*Given request*: Copy every one of the records below word for word, leaving out the pictures.

*Records to use*:

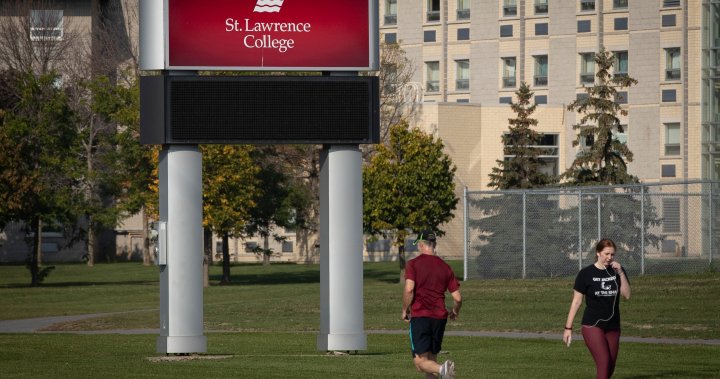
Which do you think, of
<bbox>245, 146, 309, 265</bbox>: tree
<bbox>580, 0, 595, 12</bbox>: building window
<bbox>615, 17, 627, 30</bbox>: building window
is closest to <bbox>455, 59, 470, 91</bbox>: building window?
<bbox>580, 0, 595, 12</bbox>: building window

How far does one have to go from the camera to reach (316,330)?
3356 centimetres

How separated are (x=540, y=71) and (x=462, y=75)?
16.3 ft

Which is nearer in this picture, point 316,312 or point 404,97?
point 316,312

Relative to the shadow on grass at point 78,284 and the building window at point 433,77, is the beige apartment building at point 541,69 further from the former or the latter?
the shadow on grass at point 78,284

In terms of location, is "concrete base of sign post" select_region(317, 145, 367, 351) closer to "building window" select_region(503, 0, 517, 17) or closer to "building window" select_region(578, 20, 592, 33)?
"building window" select_region(578, 20, 592, 33)

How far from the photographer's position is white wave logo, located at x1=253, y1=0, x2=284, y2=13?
944 inches

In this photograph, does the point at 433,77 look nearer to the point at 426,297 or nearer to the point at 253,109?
the point at 253,109

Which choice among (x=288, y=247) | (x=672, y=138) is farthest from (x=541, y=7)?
(x=288, y=247)

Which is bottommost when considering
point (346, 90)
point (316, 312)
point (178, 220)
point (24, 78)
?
point (316, 312)

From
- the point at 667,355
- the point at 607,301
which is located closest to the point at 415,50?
the point at 667,355

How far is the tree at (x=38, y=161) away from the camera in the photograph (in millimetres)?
55156

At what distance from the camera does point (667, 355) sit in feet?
82.5

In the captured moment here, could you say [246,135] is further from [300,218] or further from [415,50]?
[415,50]

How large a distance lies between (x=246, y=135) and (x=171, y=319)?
321cm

*Output below*:
Which do you think, of
<bbox>245, 146, 309, 265</bbox>: tree
<bbox>580, 0, 595, 12</bbox>: building window
<bbox>615, 17, 627, 30</bbox>: building window
is closest to <bbox>455, 59, 470, 91</bbox>: building window?
<bbox>580, 0, 595, 12</bbox>: building window

How far does one have to go from the camera to reach (316,330)?
3356 centimetres

How separated are (x=540, y=71) and (x=462, y=75)?
16.3 ft

Which is nearer in this picture, point 316,312 or point 404,97?
point 316,312

Relative to the shadow on grass at point 78,284 and the building window at point 433,77, is the beige apartment building at point 541,69 further from the former or the latter?
the shadow on grass at point 78,284

In terms of location, is "concrete base of sign post" select_region(317, 145, 367, 351) closer to "building window" select_region(503, 0, 517, 17) or closer to "building window" select_region(578, 20, 592, 33)?
"building window" select_region(578, 20, 592, 33)

How far from the photographer's position is white wave logo, located at x1=253, y1=0, x2=284, y2=13?
944 inches

In this photograph, does the point at 433,77 look nearer to the point at 426,297 or nearer to the point at 253,109?
the point at 253,109

Which choice among (x=288, y=247) | (x=672, y=138) is farthest from (x=541, y=7)?
(x=288, y=247)

Which is bottommost when considering
point (346, 90)
point (316, 312)
point (178, 220)
point (24, 78)
?
point (316, 312)

From
- the point at 667,355
- the point at 607,301
which is located closest to the point at 415,50?
the point at 667,355

How far is the tree at (x=38, y=161) away from the camera in the photograph (in millimetres)?
55156

At what distance from the camera does point (667, 355) sit in feet?
82.5

In the captured moment here, could you say [246,135] is further from [300,218] or further from [415,50]?
[415,50]

How large a distance lies between (x=246, y=135) and (x=171, y=319)?
321cm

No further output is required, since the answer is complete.